The fact that I've had to go away and research maths curriculum and what should be taught when and how is quite simply ridiculous. However, it has been worth it to have OFSTED agree with me that the provision of mathematics at our school has to improve. I am gratified for my DDs, but genuinely pleased for all of the pupils at the school. They're lovely, bright and lively kids that all deserve a good start in life, which includes basic numeracy skills.

PastSellByDate · 19/03/2012 15:40

Apologies all - hit post rather than preview - a few typos have crept in.

kezza1230987 - I meant to include a link for you about supporting reading at home: www.oxfordowl.co.uk/GetReading - Oxford owl has good ideas suggestions and there's a lovely video by Julia Donaldson (author of The Gruffalo) about supporting children's reading.

Mumsnet also has learning pages on phonics: www.mumsnet.com/learning/phonics/phonics-introduction

and pages about literacy lessons in schools: www.mumsnet.com/learning/literacy/what-schools-mean-by-literacy

My DD1 was a very slow started and DD2 got seriously unstuck reading multi-syllable words. It can be slow going at times, but hang in there and keep reading. A little each day really does make a difference.

HTH

pointythings · 19/03/2012 21:34

PastSellByDate that is shocking stuff - especially the maths, DD1 (yr6) started algebra last year. At the same time, people in her year group who struggled got really good support - and not from their peers, either. And that is in an ordinary state school only rated 'satisfactory' last year by OFSTED.

In Yr1 I would be very wary of going down the tutoring route, though - I'd ask for a lot more information from the teacher about where the weaknesses were (a good school will provide this because support from engaged parents at home is invaluable) and work on those. I'd also definitely foster a love of reading by finding other texts - reading scheme books are mostly pretty awful, and most schools have not yet cottoned on to the fact that there is much better stuff out there. (mrz could tell you all about that)

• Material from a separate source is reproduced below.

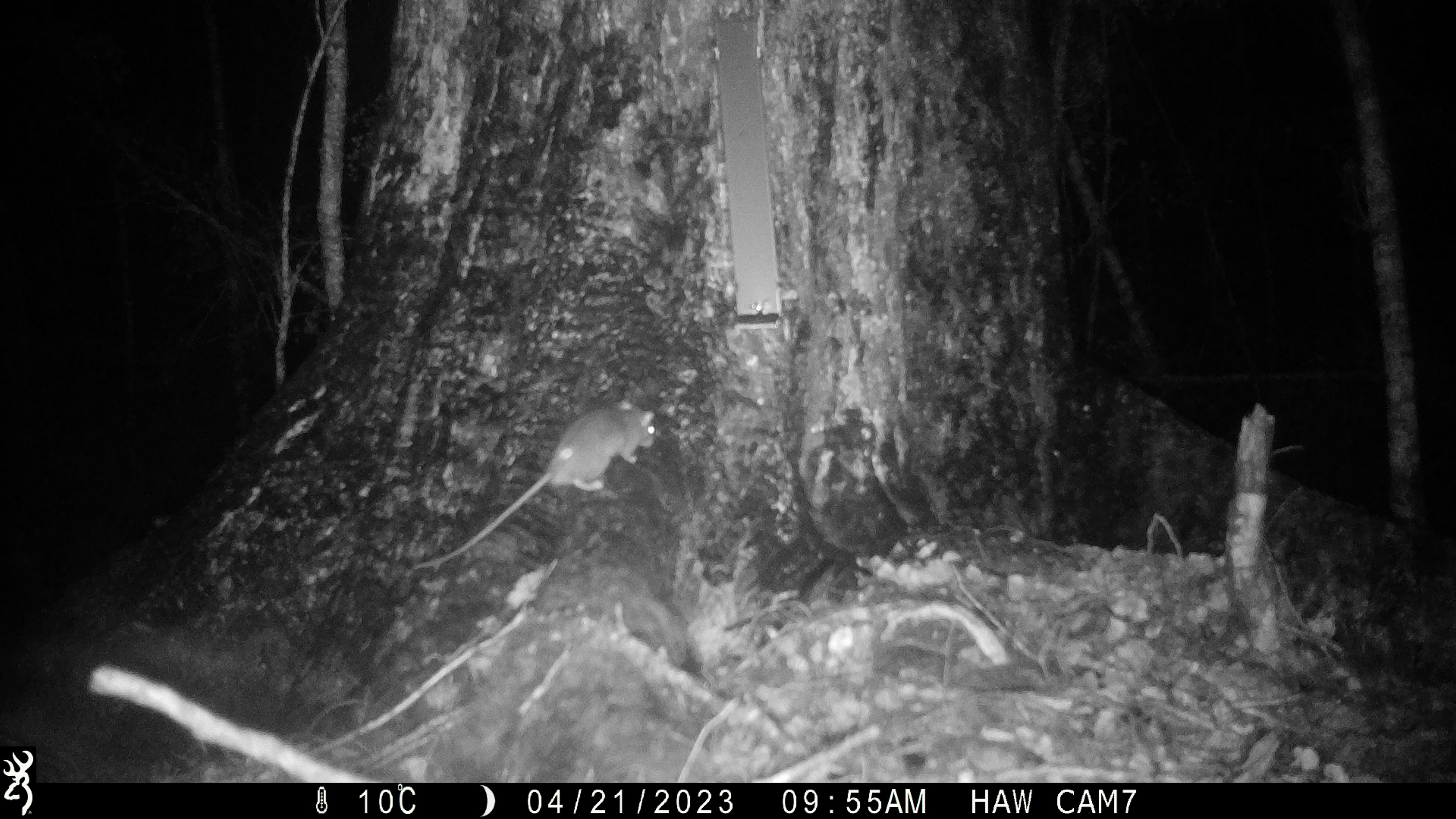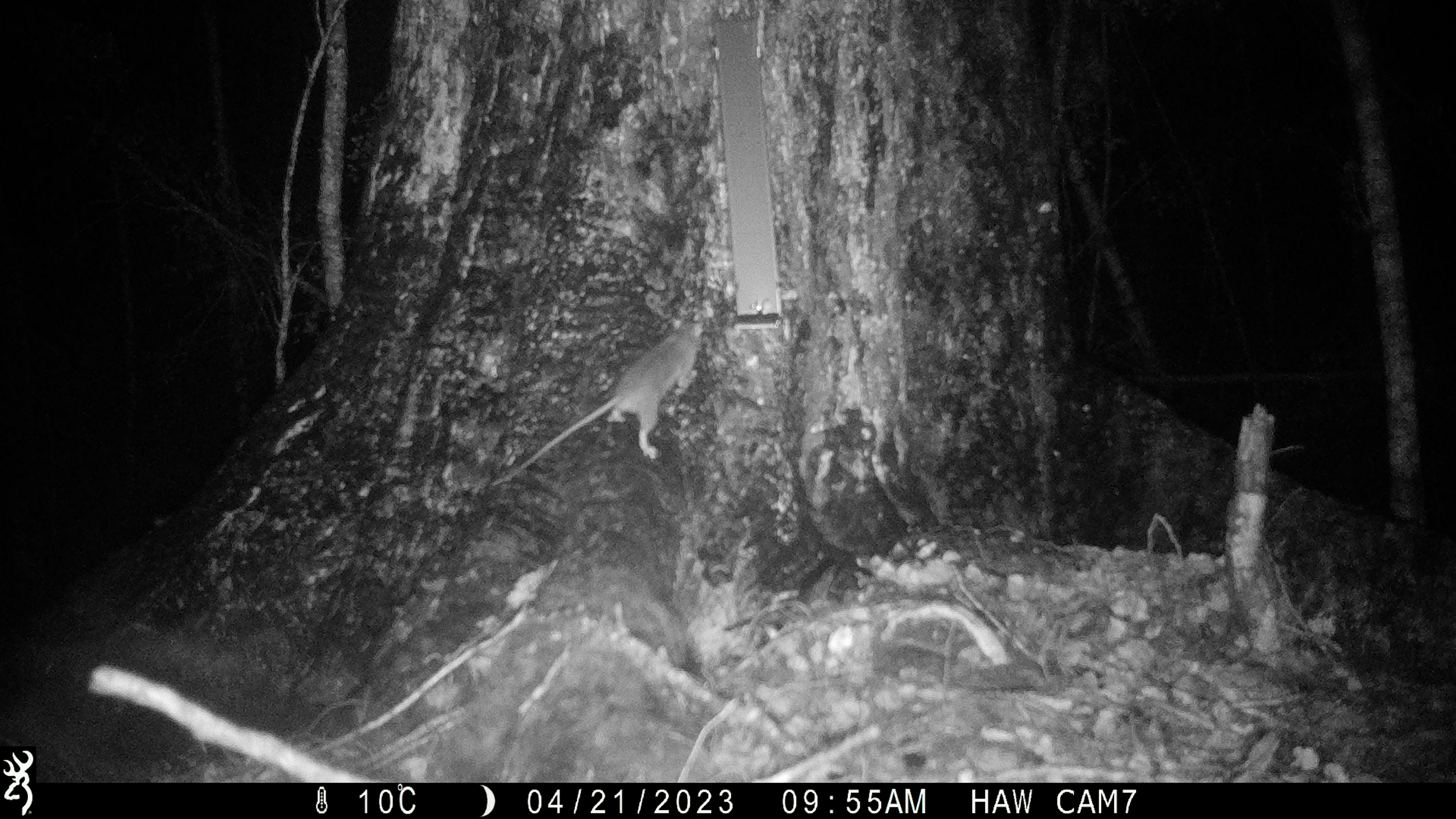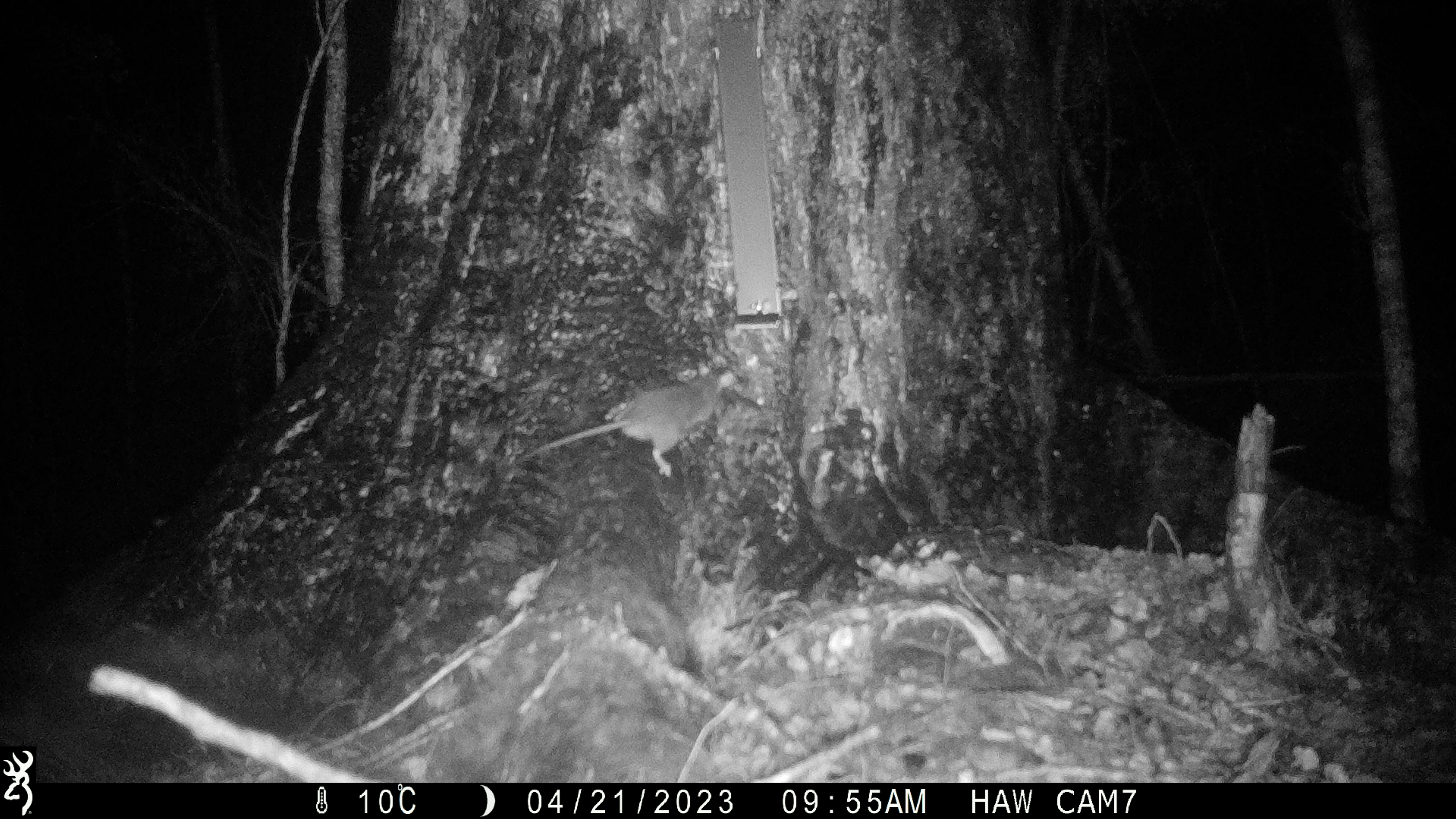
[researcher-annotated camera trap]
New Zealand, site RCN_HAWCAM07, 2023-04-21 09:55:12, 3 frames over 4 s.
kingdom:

And in Yr1 they are still very young - DD1 entered Yr1 just above average, halfway through the first term something happened and she started flying and ended the year 3 years above average - she hasn't looked back (though others have caught her up, thank goodness, she is now part of a girl gang who are dead set on doing well at school, write books in their spare time, hate Justin Bieber and wear purple nail polish any time they can get away with it) (Which is during the holidays only, as the school has banned nail polish. Oh well.)

Cat19 · 27/03/2012 22:10

Try Reading Recovery go to
readingrecovery.ioe.ac.uk/centres/380.html

That will list centres in your area. RR is a literacy intervention scheme, funded by Govt for the 20% of year 1 children that don't make the grade, yes that means that 20% of children are not reading at their appropriate age level!

RR has an 81% success rate for Y1 children.

Mine was NC 1c in Year 2 I sourced my own RR teacher and she saved my DD from the 20% figure!

It's not about a tutor, or private school, small class numbers, more reading, better reading, the only solution is an expert.

This scheme is not for SENCO children.